:: EXTRACT ::
-- Opening Marker --

# Adding Worldmark to an existing II account



## chemteach (Nov 10, 2018)

I was reading through the recent post about learning Worldmark and II.  I have a question - but didn't want to take over that post, so am starting a new one.  I have been an II member for a long time, and have an account that includes vistana/non-corporate and marriott-non-corporate weeks.  (Weeks that are not part of staroptions for Vistana, or the DC trust for Marriott)  Is it possible to add my new recently purchased Worldmark ownership to this account, or does II force Worldmark owners to have a separate Worldmark account?

Thanks so much for any info!!


----------



## geist1223 (Nov 10, 2018)

Several years ago I joined my Worldmark (had to pay II Fee) to II Account I had with DRI. So DRI Paid II fee and I paid II fee. I would have to indicate at sign on which system I was using for trade. So decided this was silly for II to be collecting 2 fees when I seldom used my Worldmark Points with II. So I let that part of the account die.


----------



## bizaro86 (Nov 10, 2018)

-- Closing Marker --

:: DATA ::
-- Opening Marker --

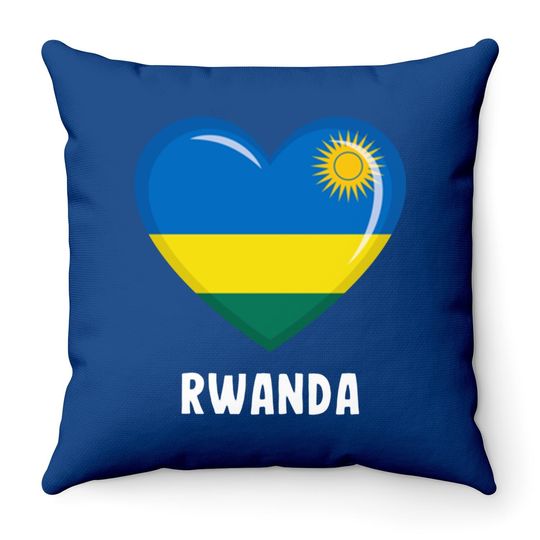 Rwanda Flag Throw Pillow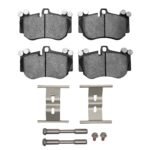 R1 Concepts 05-10 Porsche Cayenne Front Semi Met Pads & Hardware Kit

-- Closing Marker --

:: EXERCISE TASKS ::
1. Decide whether each statement agrees with the thread on adding Worldmark to an II account, answering yes or no and quoting the deciding words: (a) chemteach's II account holds Marriott weeks that are part of the DC trust; (b) geist1223 paid an II fee to join Worldmark to the account held with DRI; (c) geist1223 often used Worldmark points with II.
2. Pick up the thread on adding Worldmark to an II account where it stops, and write what comes next.
The data that comes after the thread is from a separate source.

:: ANSWERS FOR THE TASKS ::
1.
(a) No: "(Weeks that are not part of staroptions for Vistana, or the DC trust for Marriott)"
(b) Yes: "I joined my Worldmark (had to pay II Fee) to II Account I had with DRI"
(c) No: "I seldom used my Worldmark Points with II"

2.
I have an II account with voluntary Vistana weeks in it, and was able to add worldmark to the same II account by calling them. They require the payment of a fee to add the new timeshare, or will do it for free if you extend your membership on the same call. I would ask to speak to the worldmark desk, as the regular agents don't have a great track record of getting worldmark accounts set up correctly.


----------



## DaveNV (Nov 10, 2018)

bizaro86 said:


> I have an II account with voluntary Vistana weeks in it, and was able to add worldmark to the same II account by calling them. They require the payment of a fee to add the new timeshare, or will do it for free if you extend your membership on the same call. I would ask to speak to the worldmark desk, as the regular agents don't have a great track record of getting worldmark accounts set up correctly.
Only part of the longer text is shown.